Single by Jason Aldean

from the album My Kinda Party
- Released: February 6, 2012
- Recorded: 2010
- Genre: Country
- Length: 3:38
- Label: Broken Bow
- Songwriters: Neil Thrasher; Michael Dulaney;
- Producer: Michael Knox

Jason Aldean singles chronology
| "Tattoos on This Town" (2011) | "Fly Over States" (2012) | "Take a Little Ride" (2012) |

Music video
- "Fly Over States" on YouTube

= Fly Over States =

"Fly Over States" is a song written by Neil Thrasher and Michael Dulaney and recorded by American country music artist Jason Aldean. It was released in February 2012 as the fifth and final single from his 2010 album My Kinda Party and the fifteenth one of his career. In May 2012, it became his seventh number one hit as well as his fourteenth top 10 hit and his ninth consecutive top 5.

==Content==
The title references the term flyover states, often associated with the Southern and Midwestern United States. The singer tells the story of two men on a first class flight "from New York to Los Angeles", discussing who would want to live in the land they are seeing down below and saying that the land is "in the middle of nowhere." The singer though goes on to say that these men have never been to these places or met the people who live and work in these towns, that if they had, they'd "understand why God made those fly over states."

==Critical reception==
Billy Dukes from Taste of Country gave "Fly Over States" four stars out of five. He ended the review, "Aldean hasn’t released many songs like this, choosing instead to share the rowdy, but easily digestible, country-rock anthems and a few heavy love songs. It’s doubtful he’ll offer more like ‘Fly Over States’ in the future, as the song is not likely to climb charts or sell singles as quickly as hits like ‘My Kinda Party.’ There will still be a large audience that just doesn't get it, but those who do (especially those who live it) may find a new favorite song."

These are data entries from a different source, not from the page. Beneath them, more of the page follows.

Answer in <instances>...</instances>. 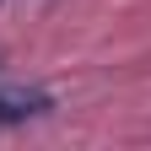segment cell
Segmentation results:
<instances>
[{
  "instance_id": "obj_1",
  "label": "cell",
  "mask_w": 151,
  "mask_h": 151,
  "mask_svg": "<svg viewBox=\"0 0 151 151\" xmlns=\"http://www.w3.org/2000/svg\"><path fill=\"white\" fill-rule=\"evenodd\" d=\"M54 108V97L43 86H27V81H11V86H0V129H11V124H27V119H43V113Z\"/></svg>"
}]
</instances>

Kevin John Coyne from Country Universe graded the song a B+. He said during the review, "In the American media, big city life is pretty much all that’s depicted. There aren’t news networks and situation comedies and international magazines being beamed in from those fly over states. Everybody in America knows what New York City looks like, but there are small towns across the country that will always remain nameless and faceless to all but the few who live there or pass through them."

==Music video==
The music video for "Fly Over States" premiered on March 16, 2012 on CMT. The video was directed by Wes Edwards, one of Aldean's usual directors of choice. Throughout the video, Jason is shown in an empty airplane. Jason and his band are also shown in an airplane graveyard performing the song. It also shows different scenes that refer to the lyrics including the Badlands woman from Amarillo and two men from Nashville, Tennessee. At the end of the video, the camera looks up into the night sky after one last look at the graveyard.

==Chart performance==
"Fly Over States" debuted at number 59 on Billboards Hot Country Songs chart for the week of January 14, 2012. It also debuted at number 92 on the U.S. Billboard Hot 100 chart for the week of March 10, 2012. It also debuted at number 98 on Canadian Hot 100 chart for the week of April 14, 2012. On the country chart dated May 26, 2012, it became Aldean's seventh number-one single.

| Chart (2012) | Peak position |
|---|---|
| Canada Country (Billboard) | 4 |
| Canada Hot 100 (Billboard) | 55 |
| US Billboard Hot 100 | 32 |
| US Hot Country Songs (Billboard) | 1 |

===Year-end charts===

| Chart (2012) | Position |
|---|---|
| US Billboard Hot 100 | 98 |
| US Country Songs (Billboard) | 26 |

==Certifications==

| Region | Certification | Certified units/sales |
| United States (RIAA) | 4× Platinum | 4,000,000^{‡} |
^{‡} Sales+streaming figures based on certification alone.